▶ **Extrait choisi**:
Censure partielle de la loi Duplomb : comment les opposants et les partisans du texte comptent poursuivre leur mobilisation à la rentrée
Les principaux syndicats agricoles réclament un nouveau texte pour réautoriser l'acétamipride, tandis que la gauche et les écologistes veulent continuer à la rentrée leur combat contre le reste de la loi, validée par le Conseil constitutionnel.
Après un parcours législatif chaotique, le feuilleton de la loi Duplomb sera-t-il bientôt terminé ? Le Conseil constitutionnel a censuré jeudi 7 août la mesure la plus controversée et médiatisée de ce texte sur l'agriculture, en retoquant la réintroduction dérogatoire de l'acétamipride, un insecticide nocif pour la biodiversité. Mais le reste du texte n'a pas été retouché par les Sages, et Emmanuel Macron a rapidement fait savoir qu'il promulguerait la loi "dans les meilleurs délais". Le chef de l'Etat dispose de quinze jours pour le faire.
Or, cette version partiellement censurée du texte agricole continue de susciter la colère des partisans de la loi Duplomb, comme de ses détracteurs. Les deux camps comptent poursuivre leur mobilisation et la bataille législative à la rentrée.
Les opposants réclament l'abrogation totale du texte
En censurant la réautorisation du pesticide de la famille des néonicotinoïdes, au nom de la Charte de l'environnement, le Conseil constitutionnel a été salué par les écologistes et la gauche, qui avaient saisi les Sages car ils estimaient que la loi était incompatible avec la préservation de l'environnement et le principe de précaution en matière de santé. Opposés au reste du texte, ils réclament toujours un nouveau vote sur la loi Duplomb. Dans leur viseur : les mesures facilitant la construction de bassins de stockage d'eau et "méga-bassines" ou les simplifications pour la construction de bâtiments d'élevage.

▶ **Données fournies**:
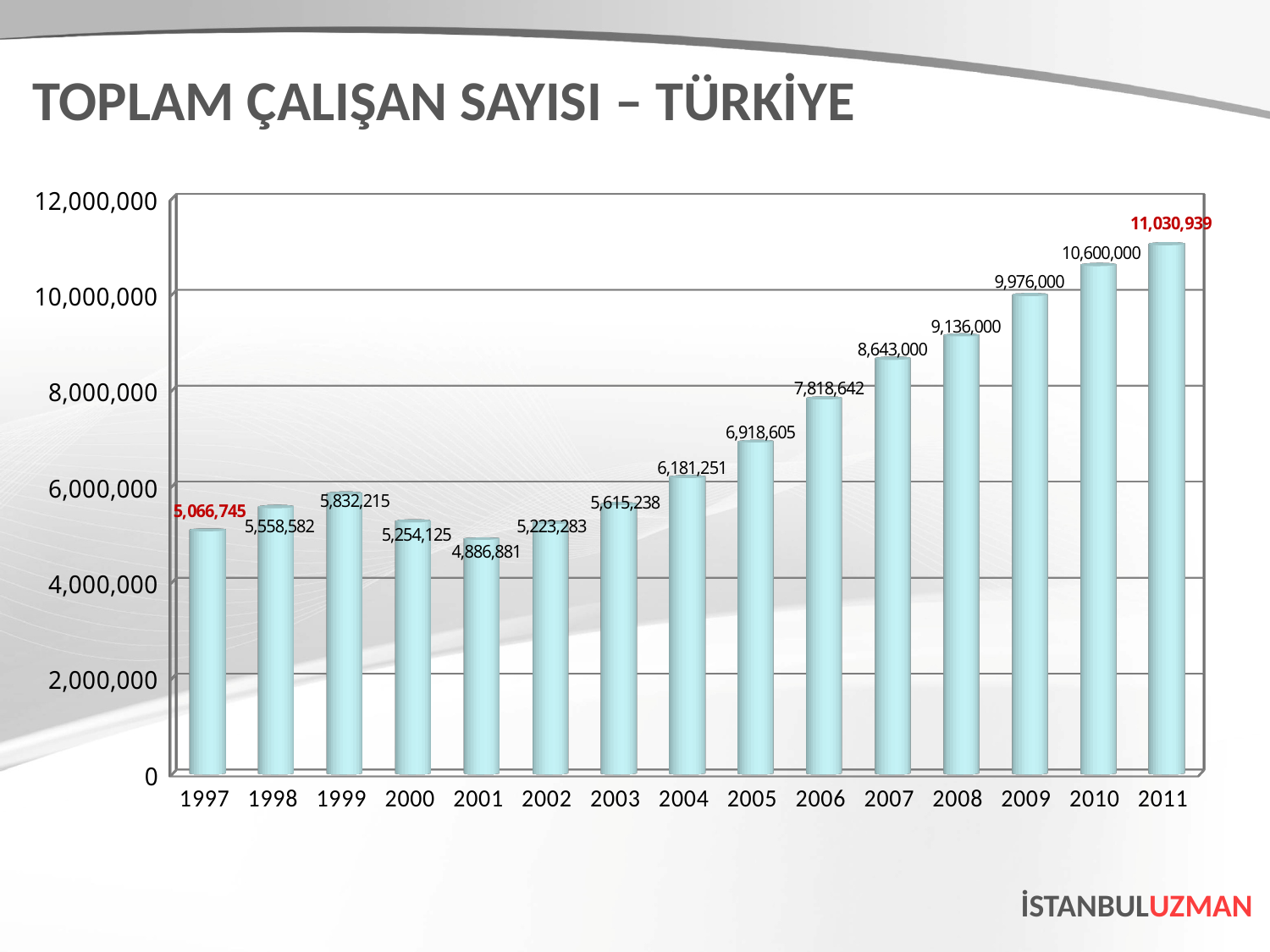
What is the difference between the values for 2010 and 2009? 624,000 What is the value for 2011? 11,030,939 Which year has the lowest value? 2001 How many years are shown on the x axis? 15 What kind of chart is shown on the slide? bar chart What is the value for 1997? 5,066,745 Is the value for 2006 greater or less than 8,000,000? less Which year has the highest value? 2011 What is the title of the chart? TOPLAM ÇALIŞAN SAYISI – TÜRKİYE What is the difference between the values for 2011 and 1997? 5,964,194 What is the value for 2005? 6,918,605 Which is larger, the value for 1999 or the value for 2003? 1999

▶ **Exercices**:
(1) Répondez brièvement aux questions suivantes à partir de l'extrait choisi.
(a) Quel jour le Conseil constitutionnel a-t-il censuré la mesure la plus controversée de la loi Duplomb ?
(b) De combien de jours le chef de l'État dispose-t-il pour promulguer la loi ?
(c) Que réclament les principaux syndicats agricoles ?
(2) Traduisez en anglais la phrase suivante de l'extrait choisi : « Les deux camps comptent poursuivre leur mobilisation et la bataille législative à la rentrée. »

▶ **Corrigé proposé**:
(1)
(a) Le jeudi 7 août.
(b) De quinze jours.
(c) Un nouveau texte pour réautoriser l'acétamipride.

(2) Both camps intend to continue their mobilization and the legislative battle after the summer break.